UNIT 3: LOCATING TRANSPORTATION DATA
Written by Val Noronha, Digital Geographic Research Corporation, Mississauga Ontario, Canada (email@example.com)
Transportation data are used in a widening variety of applications, e.g. to “spot” customers in marketing studies, ttrack emergency vehicles and to optimize delivery routes. Recently it has become possible to monitor traffic volumes and speeds on highways, and to pass advisory messages to dashboard computers in vehicles. This emerging technology is Intelligent Transportation Systems (ITS), formerly Intelligent Vehicle/Highway Systems (IVHS).

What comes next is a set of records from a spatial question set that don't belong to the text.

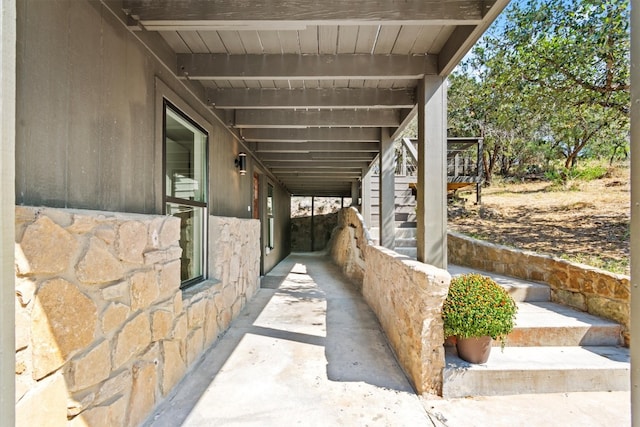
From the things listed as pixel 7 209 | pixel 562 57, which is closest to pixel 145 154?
pixel 7 209

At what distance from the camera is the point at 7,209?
2.94 ft

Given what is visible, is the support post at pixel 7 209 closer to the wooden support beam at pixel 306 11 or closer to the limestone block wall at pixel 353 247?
the wooden support beam at pixel 306 11

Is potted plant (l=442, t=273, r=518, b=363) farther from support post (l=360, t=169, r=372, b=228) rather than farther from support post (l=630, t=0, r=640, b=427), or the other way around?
support post (l=360, t=169, r=372, b=228)

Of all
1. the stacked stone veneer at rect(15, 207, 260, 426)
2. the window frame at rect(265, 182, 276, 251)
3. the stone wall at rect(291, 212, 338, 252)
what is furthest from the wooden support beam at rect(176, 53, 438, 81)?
the stone wall at rect(291, 212, 338, 252)

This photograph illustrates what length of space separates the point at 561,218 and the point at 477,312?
6115 mm

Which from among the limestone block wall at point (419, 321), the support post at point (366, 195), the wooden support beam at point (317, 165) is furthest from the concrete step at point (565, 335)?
the wooden support beam at point (317, 165)

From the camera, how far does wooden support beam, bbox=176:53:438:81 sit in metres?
2.89

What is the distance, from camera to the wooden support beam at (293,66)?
9.48 ft

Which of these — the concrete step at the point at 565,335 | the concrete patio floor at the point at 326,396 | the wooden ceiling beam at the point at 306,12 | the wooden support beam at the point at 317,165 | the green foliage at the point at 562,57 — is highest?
the green foliage at the point at 562,57

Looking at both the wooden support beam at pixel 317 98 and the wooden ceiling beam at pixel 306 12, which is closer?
the wooden ceiling beam at pixel 306 12

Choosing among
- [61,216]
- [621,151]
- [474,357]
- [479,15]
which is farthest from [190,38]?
[621,151]

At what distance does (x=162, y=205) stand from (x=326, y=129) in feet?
10.5

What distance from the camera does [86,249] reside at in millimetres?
1629

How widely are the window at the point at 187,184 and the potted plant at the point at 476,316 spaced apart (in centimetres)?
241
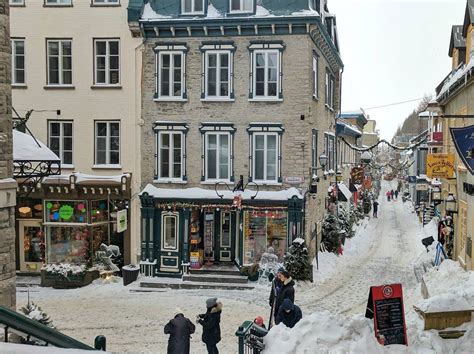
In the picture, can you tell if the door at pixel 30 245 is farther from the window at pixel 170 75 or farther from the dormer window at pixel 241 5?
the dormer window at pixel 241 5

It is useful to think of five components of transportation data:
- the coordinates of the street centerline (a polyline);
- the name or label of the centerline, e.g. “Erin Mills Parkway
- address ranges on either side of the road;
- topological connectivities — whether adjacent links are accessible
- attributes (e.g. pavement quality, speed limit, traffic volume;
data on landmarks and facilities such as restaurants are increasingly stored as attributes in conjunction with street network data). With these data, one can:
- construct a map on screen or hardcopy from a digital database;
- using the street name, orient oneself on the map;
- geocode an address, i.e. determine the coordinates of “421 Erin Mills Parkway;
- determine an optimal route — shortest, quickest, scenic, easiest
- perform advanced analyses, e.g. schedule road maintenance, optimize the use of a vehicle fleet to pick up and deliver goods, model the consequences of closing a major traffic artery at rush hour, etc.
The availability and quality of data are critical to the success of an application. When the required data are not available, surrogate data are often used, e.g. one might use drive distance rather than drive time to compute the quickest route between points. It is important to understand the limitations of the analyses when data are substituted in this way.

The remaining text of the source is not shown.